Tüm dünya genelinde şöyle iki uygulama yapıldığını varsayalım: Birinci uygulama olarak 1 Ocak 2019 - 31 Aralık 2019 tarihleri arasında laikliğe göre dünya genelinde her yerde faizin, kumarın, zinanın, içkinin ve eşcinsel ilişkilerin serbest bırakılarak yasal kabul edildiği bir uygulamayı varsayalım. İkinci uygulama olarak ise 1 Ocak 2020 - 31 Aralık 2020 tarihleri arasında İslam'a göre dünya genelinde her yerde faizin, kumarın, zinanın, içkinin ve eşcinsel ilişkilerin yasaklandığı bir uygulamayı varsayalım. Ve bu iki uygulamanın sonucunu 2021 yılında değerlendirmeye alalım. Önce laikliğe göre faizin, kumarın, zinanın, içkinin ve eşcinsel ilişkilerin serbest bırakılıp yasal kabul edildiği 1 Ocak 2019 - 31 Aralık 2019 tarihleri arasındaki birinci uygulamanın insanlara, ailelere ve toplumlara; bedenî ve ruhî hastalıklardan insanlara zarar verip yaralayıp öldürmelere, mal ve para kayıplarından evliliklerin sonlanıp yuvaların yıkılmasına ve çocukların ana ya da babalarından veya her ikisinden de ayrı yaşamak zorunda kalmalarına kadar ne kadar büyük zararlar verdiğinin ulaşabildiğimiz tüm delillerini toplayalım. Sonra da 1 Ocak 2020 - 31 Aralık 2020 tarihleri arasındaki ikinci uygulamada İslam'a göre insanların, ailelerin ve toplumların; faizin, kumarın, zinanın, içkinin ve eşcinsel ilişkilerin yasaklanıp bu kötülüklerin tüm zararlarından korunmalarıyla yaşadıkları rahatlığın ulaşabildiğimiz tüm delillerini toplayalım. Ve nihayetinde bu iki uygulamanın sonuçları arasında kıyas yaparak kesin ve net bir değerlendirmede bulunalım.
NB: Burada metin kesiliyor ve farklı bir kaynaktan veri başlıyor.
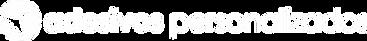 adesivos personalizados_branco.png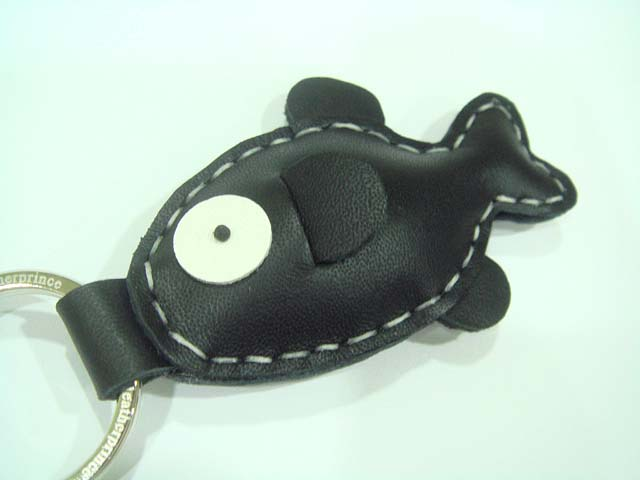 Karen the Fish Leather Keychain ( Black )
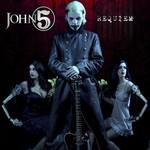 John 5, Requiem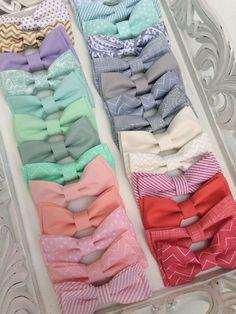 Colores hay muchos, pero debes cuidar que tu outfit esté en armonía.
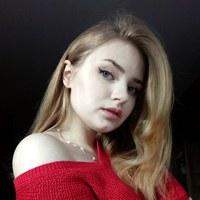 ОляАнциферова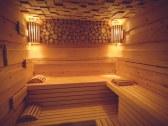 Fínska sauna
Böylelikle İslam hukukunun ne kadar doğru ve laik hukukun ise ne kadar yanlış olduğunu hiçbir şüpheye yer olmaksızın sonsuza kadar kesin olarak kanıtlayalım.
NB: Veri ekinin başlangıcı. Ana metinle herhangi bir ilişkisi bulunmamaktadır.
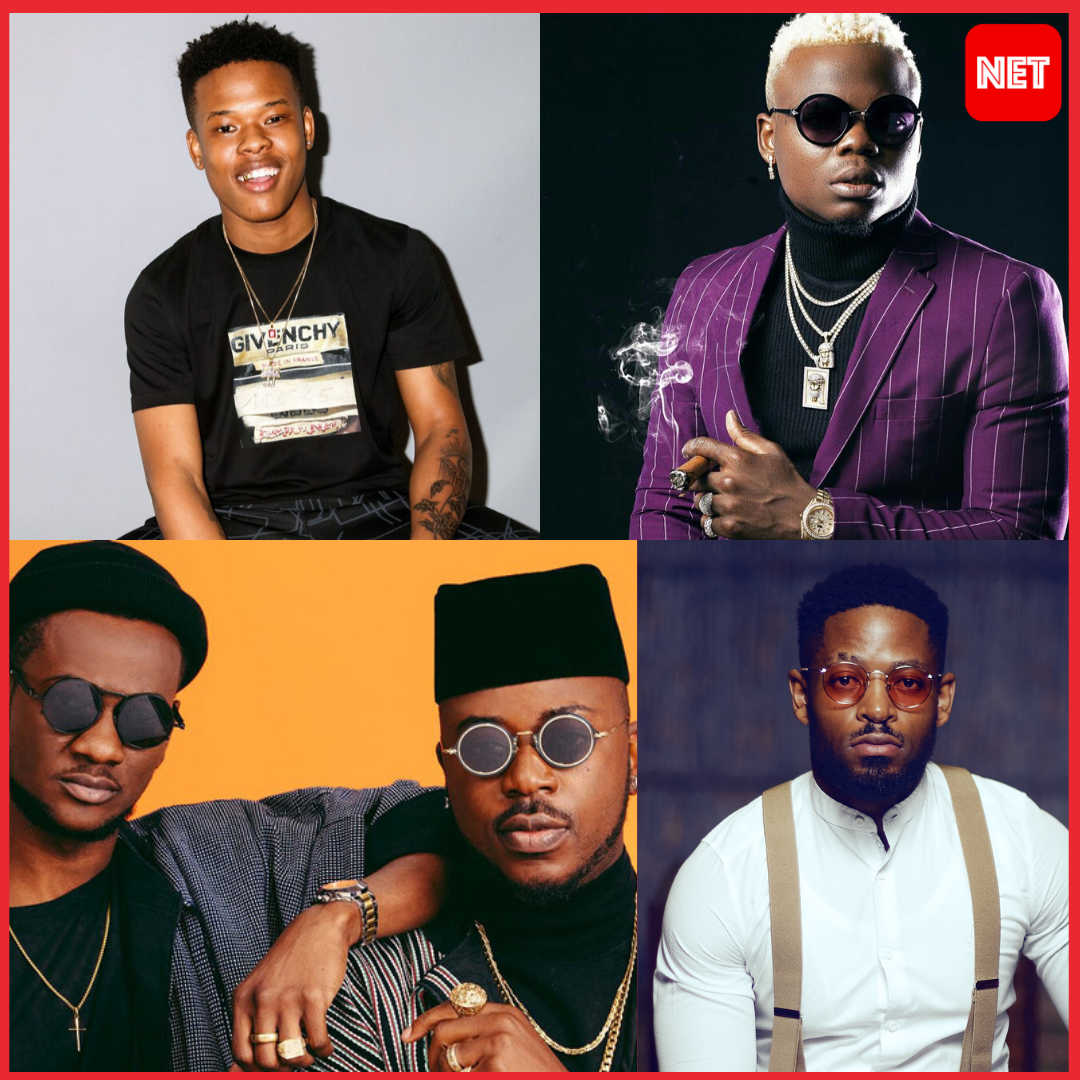 #MTVEMA: The Four Artists Up Against Burna Boy And Teni Entertainer For The Award Of Best African Act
Yukarıda simule ettiğim iki uygulamanın fiziken gerçekleştirilmesi elbette mümkün değildir. Fakat faizin, kumarın, zinanın, içkinin ve eşcinsel ilişkilerin insanlara, ailelere ve toplumlara ne kadar büyük zararlar verdiği bilimsel verilerle ve ilmî gerçeklerle apaçık ortadadır. Ve faiz, kumar, zina, içki ve eşcinsel ilişkiler türü kötülükler bu tür kötülükleri meşru görerek onaylayan ölü doğmuş ve dolayısıyla ölü olan laikliğin de insanlara, ailelere ve toplumlara yapmış olduğu birer büyük zulmü ve atmış olduğu birer büyük kazığıdır. Laikliğe bu yüzden Şeytan'ın yolu ve laik hukuka da Şeytan'ın hukuku diyorum; çünkü Şeytan'ın insana verebileceği zararların önemli bir bölümü bâtıl akıl olan laik akılla yani laiklikle, laiklik uygulamalarıyla maalesef veriliyor.
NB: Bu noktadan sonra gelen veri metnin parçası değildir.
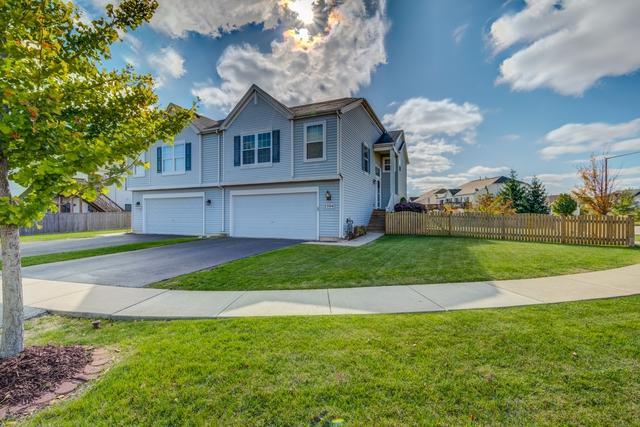 2504 Timber Springs Drive, Joliet, IL 60432 (MLS #10116960) :: Littlefield Group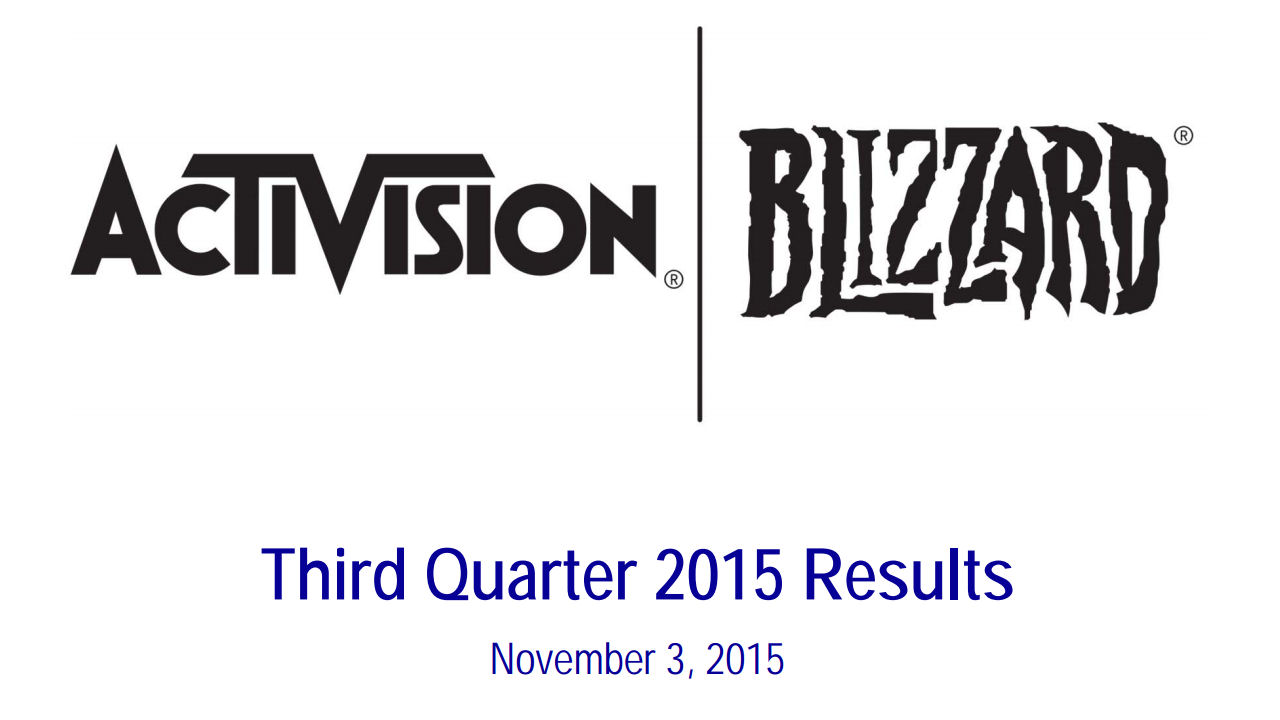 Activision Blizzard release their financial results for Quarter 3. Numbers for all games, good-bye World of Warcraft subscription numbers, and enter the King!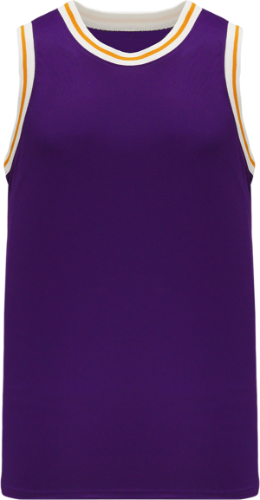 Custom NBA Old Lakers School Retro Throwback Vintage Basketball Jersey. Purple - White Gold | Design Your Own |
Laikliğin ne kadar zararlı olduğuna dair bazı misaller verdim. Bu hususta daha başka misaller de verilebilir. Sistem bozuksa ne yapsan çare olmaz, bozuk sistemi düzeltemezsin! Laiklik de fikriyat olarak işte böyle bozuk bir sistemdir ve ne yapsan düzelmez. Çünkü laikliğin fikriyatı temelde insan aklının vahye ihtiyaç duymadan kendi başına doğruyu, doğru yolu bulabileceği önermesine dayanır ve bu fikriyat, yukarıda bazı misaller vererek kesin olarak kanıtladığım üzere temelden yanlıştır, temelden bozuktur ve temelden çürüktür.

Ölü olan laiklik bittiği gibi millî devletler döneminin de bitmek üzere olduğu kanaatindeyim. Millî devletler 1. Dünya Savaşı sonrasında oluşan statükonun bir dayatmasıydı ve hiç istemiyoruz ama maalesef ki kaçışımız olmayacağı kanaatinde olduğum 3. Dünya Savaşı çıkacak ve 3. Dünya Savaşı'nın sonrasında ise yeni bir statüko oluşacak ve o statükoda millî devletlerin olmayacağı kanaatindeyim. İsa aleyhisselamın nüzûlü ve böylelikle Hristiyanlığın İslamiyet'e inkılap etmesiyle İslam âlemi tek bir devlet altında toplanabilir ve günümüzde var olan mevcut devlet yapılanmaları coğrafya ve şekil değiştirerek İslam devletinin birer federatif bölgesi olabilir. Zaten doğrusu da bu şekildeki bir devlet yapılanmasıdır. İnsanoğluna dayatılmış olan millî devletler ve askerlerle polislerle kapatılmış olan ülke sınırları saçmalığı ortadan kalksın artık. İnsanların hürriyetini kısıtlayan bütün ülke sınırları kaldırılsın. Herkes dünyanın neresine gitmek ve neresinde yaşamak istiyorsa vize ya da pasaport almaya gerek duymadan gitsin, yerleşsin ve yaşasın.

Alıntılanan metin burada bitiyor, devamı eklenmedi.